By Elizabeth F. McNamara
It looked like Sen. Lou Raptakis, who represents Coventry and part of East Greenwich, was going to be able to stay largely under the radar on his ‘no” vote on a bill protecting abortion rights in the Senate Judiciary Committee earlier this week. Although Raptakis had been a possible swing vote, all the attention had gone to fellow Democrat Sen. Stephen Archambault (Smithfield), who also voted no, sinking the bill in committee.
But pictures of Raptakis out to dinner after the vote with outspoken anti-abortion supporters found their way to Twitter, then landed him on the front page of the Providence Journal. In one photo, below, he can be seen with an arm around Nicholas Denice, on the board of Rhode Island BC/BS, and next to Catherine Glenn Foster, head of Americans United for Life. Denice had tweeted out the picture, saying, “Celebrating big win for the pro-life movement.…”
“I walked into a dinner and they make a story about it,” said a frustrated Raptakis Friday. “Nick Denice is a friend of the family – I’m invited to his wedding.”
Raptakis said Denice invited him to dinner after the vote and he didn’t realize until he got to the restaurant he’d be eating with more than just Denise and one other person.
“I break bread with everybody,” Raptakis said.
Did he regret the photos from dinner?
“If this is what created a firestorm, then yes,” he said.
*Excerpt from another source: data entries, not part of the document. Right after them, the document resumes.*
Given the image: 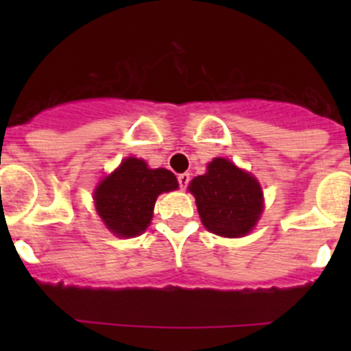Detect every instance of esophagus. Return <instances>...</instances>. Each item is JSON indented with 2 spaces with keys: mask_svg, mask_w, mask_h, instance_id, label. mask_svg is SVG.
<instances>
[{
  "mask_svg": "<svg viewBox=\"0 0 351 351\" xmlns=\"http://www.w3.org/2000/svg\"><path fill=\"white\" fill-rule=\"evenodd\" d=\"M189 183H190V175H189V173H180V175H178L180 189L185 190L186 186H189Z\"/></svg>",
  "mask_w": 351,
  "mask_h": 351,
  "instance_id": "34e87169",
  "label": "esophagus"
}]
</instances>
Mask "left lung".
<instances>
[{
    "label": "left lung",
    "instance_id": "8db88e82",
    "mask_svg": "<svg viewBox=\"0 0 351 351\" xmlns=\"http://www.w3.org/2000/svg\"><path fill=\"white\" fill-rule=\"evenodd\" d=\"M189 190L195 195L202 224L224 238L247 234L263 212L260 183L224 158H215Z\"/></svg>",
    "mask_w": 351,
    "mask_h": 351
}]
</instances>
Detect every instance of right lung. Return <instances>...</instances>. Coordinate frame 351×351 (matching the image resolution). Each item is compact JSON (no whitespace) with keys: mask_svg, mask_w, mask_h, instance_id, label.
<instances>
[{"mask_svg":"<svg viewBox=\"0 0 351 351\" xmlns=\"http://www.w3.org/2000/svg\"><path fill=\"white\" fill-rule=\"evenodd\" d=\"M176 189L178 180L169 169H151L143 159L127 158L97 186L95 204L113 234L132 238L149 226L159 193Z\"/></svg>","mask_w":351,"mask_h":351,"instance_id":"add662e5","label":"right lung"}]
</instances>
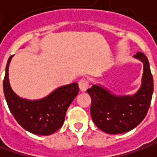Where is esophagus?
<instances>
[{"instance_id": "34e87169", "label": "esophagus", "mask_w": 157, "mask_h": 157, "mask_svg": "<svg viewBox=\"0 0 157 157\" xmlns=\"http://www.w3.org/2000/svg\"><path fill=\"white\" fill-rule=\"evenodd\" d=\"M79 89L80 90L82 91V92H84V91H86L88 88H89V82H88V81L87 80H85V79H82L80 82H79Z\"/></svg>"}]
</instances>
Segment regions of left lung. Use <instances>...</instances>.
<instances>
[{
    "label": "left lung",
    "instance_id": "left-lung-1",
    "mask_svg": "<svg viewBox=\"0 0 157 157\" xmlns=\"http://www.w3.org/2000/svg\"><path fill=\"white\" fill-rule=\"evenodd\" d=\"M133 57L143 64L142 83L134 95H116L101 84L87 90L91 97L93 122L103 132L112 135L128 132L143 121L149 110L154 89L149 62L141 52Z\"/></svg>",
    "mask_w": 157,
    "mask_h": 157
}]
</instances>
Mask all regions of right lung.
<instances>
[{"label":"right lung","instance_id":"right-lung-1","mask_svg":"<svg viewBox=\"0 0 157 157\" xmlns=\"http://www.w3.org/2000/svg\"><path fill=\"white\" fill-rule=\"evenodd\" d=\"M12 57L8 58L3 81V92L9 110L27 131L40 136L51 135L62 126L68 107L78 95V84L74 82L59 87L38 100L20 97L9 82L8 68Z\"/></svg>","mask_w":157,"mask_h":157}]
</instances>
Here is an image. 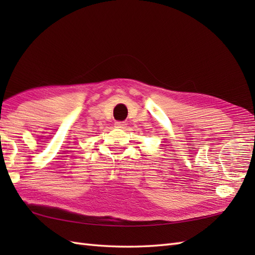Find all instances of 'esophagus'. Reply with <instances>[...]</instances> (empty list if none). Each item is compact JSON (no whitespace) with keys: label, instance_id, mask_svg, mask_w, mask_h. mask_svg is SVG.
<instances>
[{"label":"esophagus","instance_id":"34e87169","mask_svg":"<svg viewBox=\"0 0 255 255\" xmlns=\"http://www.w3.org/2000/svg\"><path fill=\"white\" fill-rule=\"evenodd\" d=\"M126 126H127V124L125 123V122H116V123H115V127H116V128H119V129L126 128Z\"/></svg>","mask_w":255,"mask_h":255}]
</instances>
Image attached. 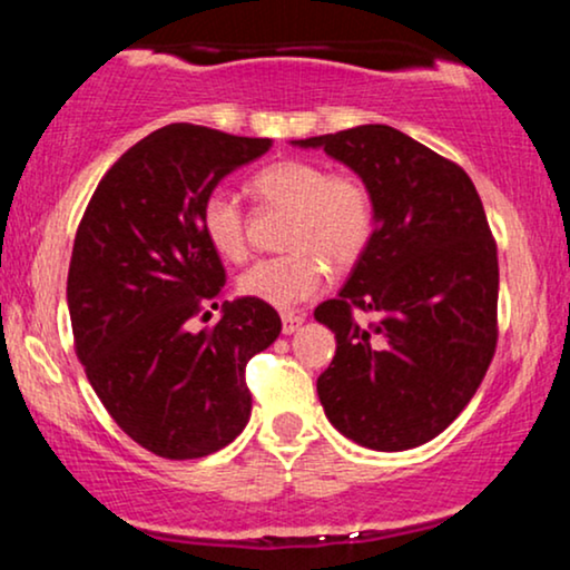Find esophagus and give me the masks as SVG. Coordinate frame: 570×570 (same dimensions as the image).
<instances>
[{
    "mask_svg": "<svg viewBox=\"0 0 570 570\" xmlns=\"http://www.w3.org/2000/svg\"><path fill=\"white\" fill-rule=\"evenodd\" d=\"M303 324L305 318L297 316V313H284V316H281V330H284V335H294Z\"/></svg>",
    "mask_w": 570,
    "mask_h": 570,
    "instance_id": "obj_1",
    "label": "esophagus"
}]
</instances>
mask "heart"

But for Christa Thompson, chair of the East Greenwich Town Democratic Committee, her frustration wasn’t about the dinner, it was about his vote. She said the EGTDC had sent Raptakis an email after the House passed the same bill, asking him to vote the Senate bill out of committee. They sent another email earlier this week.
“He prevented a bill Rhode Islanders care deeply about from getting a vote on the Senate floor. We never even asked for Sen. Raptakis to vote ‘yes’ if it got to the floor,” she said. “Once it goes to the Senate floor, everybody in the state can be part of the discussion. We don’t think that Sen. Rapaktis should be able to silence all the people. He’s preventing a debate on an important issue.”
House Rep. Justine Caldwell lives in Raptakis’s district. A co-sponsor of the House bill, she expressed her frustration Friday.
“Sen. Raptakis’s main objection appears to be that he doesn’t think there’s any urgency. If he doesn’t think there is any urgency to this, he is not watching the restrictions being placed on abortion in Alabama, in Georgia, that seek to create a burden for women to get abortions,” she said.
“I campaigned on this issue so I know it is overwhelmingly popular in my district and we share a portion of that…. He told us he would be there with us if we needed him on this issue and we need him now,” she said. “Either he stands with women or he stands in the way.”
Raptakis said although he was against abortion personally, he was supportive of Roe v. Wade, “because it is the law of the land.”
Since Roe v. Wade, he said, “We’ve lived in harmony and peace for 47 years.”
Raptakis said he wanted a piece of legislation that’s identical to Roe v. Wade. “What’s so difficult about that?”
In particular, he said he objected to the repeal of the “Quick Child” statute, which makes the killing of an “unborn quick child” (one that is viable) manslaughter.
Sen. Bridget Valverde, who represents the majority of East Greenwich, said the repeal was important.
“When you go down the road of establishing fetal personhood you get into the territory of women who could be investigated for a miscarriage,” she said. “It’s dangerous territory and very scary for pregnant people.”
A bill could still reach the Senate floor – there are several weeks left in the session. EGDTC’s Thompson is hoping Raptakis will work to make that happen.
“My hope is he will listen to everybody and he will work to bring the bill to the floor this session, even if once it’s there, he votes against it,” she said. “It’s taking up a lot of oxygen. We just need to move it forward.”